** Goal of the exercise **
Where a line in the material beneath contains "challenge", count it. Give the number only.

***** Records for the task *****

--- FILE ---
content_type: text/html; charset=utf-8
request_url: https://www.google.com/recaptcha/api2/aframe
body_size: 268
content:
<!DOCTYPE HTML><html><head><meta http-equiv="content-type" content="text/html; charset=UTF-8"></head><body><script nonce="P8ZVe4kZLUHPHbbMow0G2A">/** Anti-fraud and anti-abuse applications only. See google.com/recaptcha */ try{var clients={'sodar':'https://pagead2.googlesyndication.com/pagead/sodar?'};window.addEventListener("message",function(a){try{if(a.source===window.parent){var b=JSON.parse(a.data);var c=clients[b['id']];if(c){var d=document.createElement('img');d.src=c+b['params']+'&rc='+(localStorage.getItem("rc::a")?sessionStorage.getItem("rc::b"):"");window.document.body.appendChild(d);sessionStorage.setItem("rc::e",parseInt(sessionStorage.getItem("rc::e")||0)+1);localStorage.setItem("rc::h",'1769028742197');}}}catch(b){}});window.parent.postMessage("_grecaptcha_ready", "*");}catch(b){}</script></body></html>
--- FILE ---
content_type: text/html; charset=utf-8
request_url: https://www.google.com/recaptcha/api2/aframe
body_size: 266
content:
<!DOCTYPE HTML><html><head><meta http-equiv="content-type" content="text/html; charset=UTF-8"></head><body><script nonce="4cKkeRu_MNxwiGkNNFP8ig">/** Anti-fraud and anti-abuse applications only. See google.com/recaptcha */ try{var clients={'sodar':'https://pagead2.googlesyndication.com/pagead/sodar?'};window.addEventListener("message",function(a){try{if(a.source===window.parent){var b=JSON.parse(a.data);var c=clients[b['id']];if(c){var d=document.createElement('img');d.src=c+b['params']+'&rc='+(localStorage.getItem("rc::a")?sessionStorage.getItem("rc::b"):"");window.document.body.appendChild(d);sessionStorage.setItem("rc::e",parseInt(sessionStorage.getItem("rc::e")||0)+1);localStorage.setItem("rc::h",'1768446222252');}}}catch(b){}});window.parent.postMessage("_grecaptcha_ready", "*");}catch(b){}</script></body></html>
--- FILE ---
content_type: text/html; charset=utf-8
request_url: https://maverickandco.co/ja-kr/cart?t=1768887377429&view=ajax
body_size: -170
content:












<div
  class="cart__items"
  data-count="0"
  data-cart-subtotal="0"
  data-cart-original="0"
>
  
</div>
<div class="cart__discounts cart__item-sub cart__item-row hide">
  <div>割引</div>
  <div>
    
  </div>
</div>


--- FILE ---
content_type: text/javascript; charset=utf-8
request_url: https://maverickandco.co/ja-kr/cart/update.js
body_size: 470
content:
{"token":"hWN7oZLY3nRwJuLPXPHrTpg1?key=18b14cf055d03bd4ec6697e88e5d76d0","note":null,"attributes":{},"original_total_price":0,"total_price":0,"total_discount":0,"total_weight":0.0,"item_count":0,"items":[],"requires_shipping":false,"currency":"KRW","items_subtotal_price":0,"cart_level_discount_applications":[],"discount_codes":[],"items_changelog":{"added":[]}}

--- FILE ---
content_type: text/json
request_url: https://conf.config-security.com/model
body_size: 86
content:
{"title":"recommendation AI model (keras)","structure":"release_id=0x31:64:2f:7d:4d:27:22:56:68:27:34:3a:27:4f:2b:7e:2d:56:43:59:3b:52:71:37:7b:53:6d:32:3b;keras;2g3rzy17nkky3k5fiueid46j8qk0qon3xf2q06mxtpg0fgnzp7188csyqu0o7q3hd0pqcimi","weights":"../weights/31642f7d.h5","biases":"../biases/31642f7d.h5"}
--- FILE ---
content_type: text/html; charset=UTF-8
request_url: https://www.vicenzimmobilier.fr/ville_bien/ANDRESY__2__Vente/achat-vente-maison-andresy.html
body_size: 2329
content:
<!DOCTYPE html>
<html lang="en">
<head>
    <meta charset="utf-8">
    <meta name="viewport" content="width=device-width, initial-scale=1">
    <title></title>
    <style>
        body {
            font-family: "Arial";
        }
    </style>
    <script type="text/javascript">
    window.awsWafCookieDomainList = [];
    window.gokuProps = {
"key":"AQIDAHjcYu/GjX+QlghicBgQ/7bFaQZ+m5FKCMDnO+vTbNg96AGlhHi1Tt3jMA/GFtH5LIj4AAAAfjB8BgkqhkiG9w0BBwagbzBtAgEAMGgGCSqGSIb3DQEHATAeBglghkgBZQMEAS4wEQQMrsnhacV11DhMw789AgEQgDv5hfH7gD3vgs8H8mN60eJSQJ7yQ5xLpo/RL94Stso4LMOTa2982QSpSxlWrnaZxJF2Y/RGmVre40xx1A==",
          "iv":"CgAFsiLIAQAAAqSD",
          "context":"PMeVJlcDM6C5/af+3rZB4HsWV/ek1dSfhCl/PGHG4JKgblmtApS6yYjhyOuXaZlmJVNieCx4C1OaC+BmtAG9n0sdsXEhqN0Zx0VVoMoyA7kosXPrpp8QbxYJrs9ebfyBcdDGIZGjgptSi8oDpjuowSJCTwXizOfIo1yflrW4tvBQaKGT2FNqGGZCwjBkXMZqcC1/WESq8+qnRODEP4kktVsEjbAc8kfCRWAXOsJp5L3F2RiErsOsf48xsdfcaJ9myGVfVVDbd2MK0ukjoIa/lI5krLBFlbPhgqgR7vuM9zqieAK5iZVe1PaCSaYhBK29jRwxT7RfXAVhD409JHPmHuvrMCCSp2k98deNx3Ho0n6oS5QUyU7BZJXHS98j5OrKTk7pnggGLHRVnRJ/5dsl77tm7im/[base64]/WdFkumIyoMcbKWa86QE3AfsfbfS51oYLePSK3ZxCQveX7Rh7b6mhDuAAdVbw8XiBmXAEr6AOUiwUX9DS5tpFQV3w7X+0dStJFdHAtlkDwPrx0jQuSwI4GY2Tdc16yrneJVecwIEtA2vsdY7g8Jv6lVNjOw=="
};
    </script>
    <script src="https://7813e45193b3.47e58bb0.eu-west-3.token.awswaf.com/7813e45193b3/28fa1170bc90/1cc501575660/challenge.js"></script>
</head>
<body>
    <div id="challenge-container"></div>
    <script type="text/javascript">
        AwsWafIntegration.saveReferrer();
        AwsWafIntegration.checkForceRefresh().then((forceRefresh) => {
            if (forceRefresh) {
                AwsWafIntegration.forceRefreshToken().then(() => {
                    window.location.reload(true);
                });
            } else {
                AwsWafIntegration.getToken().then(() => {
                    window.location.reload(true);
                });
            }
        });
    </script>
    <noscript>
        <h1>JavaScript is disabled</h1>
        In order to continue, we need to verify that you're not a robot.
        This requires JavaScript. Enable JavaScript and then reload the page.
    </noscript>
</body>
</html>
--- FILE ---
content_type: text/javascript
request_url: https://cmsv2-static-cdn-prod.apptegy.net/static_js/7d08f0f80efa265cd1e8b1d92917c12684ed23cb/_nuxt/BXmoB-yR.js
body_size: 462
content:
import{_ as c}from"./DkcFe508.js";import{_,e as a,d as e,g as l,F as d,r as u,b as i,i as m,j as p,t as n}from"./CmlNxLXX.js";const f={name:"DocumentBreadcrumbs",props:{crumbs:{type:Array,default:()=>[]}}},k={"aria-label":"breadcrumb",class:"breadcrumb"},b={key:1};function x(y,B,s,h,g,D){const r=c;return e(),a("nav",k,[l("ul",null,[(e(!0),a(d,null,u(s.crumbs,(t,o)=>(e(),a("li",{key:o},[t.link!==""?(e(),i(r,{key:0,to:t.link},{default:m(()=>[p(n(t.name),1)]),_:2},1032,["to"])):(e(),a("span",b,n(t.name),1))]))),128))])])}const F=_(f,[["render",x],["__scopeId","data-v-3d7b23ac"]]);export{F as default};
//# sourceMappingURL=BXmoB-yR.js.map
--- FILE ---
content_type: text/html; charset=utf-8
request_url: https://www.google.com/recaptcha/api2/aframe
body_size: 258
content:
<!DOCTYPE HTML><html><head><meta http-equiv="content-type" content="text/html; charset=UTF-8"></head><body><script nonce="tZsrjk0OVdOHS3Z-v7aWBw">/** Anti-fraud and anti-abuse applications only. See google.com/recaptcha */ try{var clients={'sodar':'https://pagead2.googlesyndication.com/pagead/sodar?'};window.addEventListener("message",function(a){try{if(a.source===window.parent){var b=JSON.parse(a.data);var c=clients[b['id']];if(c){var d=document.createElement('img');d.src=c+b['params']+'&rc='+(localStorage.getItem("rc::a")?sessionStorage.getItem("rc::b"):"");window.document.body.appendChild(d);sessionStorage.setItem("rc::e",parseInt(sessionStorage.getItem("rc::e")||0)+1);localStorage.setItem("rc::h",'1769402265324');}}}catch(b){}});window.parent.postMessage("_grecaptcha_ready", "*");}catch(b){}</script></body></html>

*****

** Answer to this exercise **
2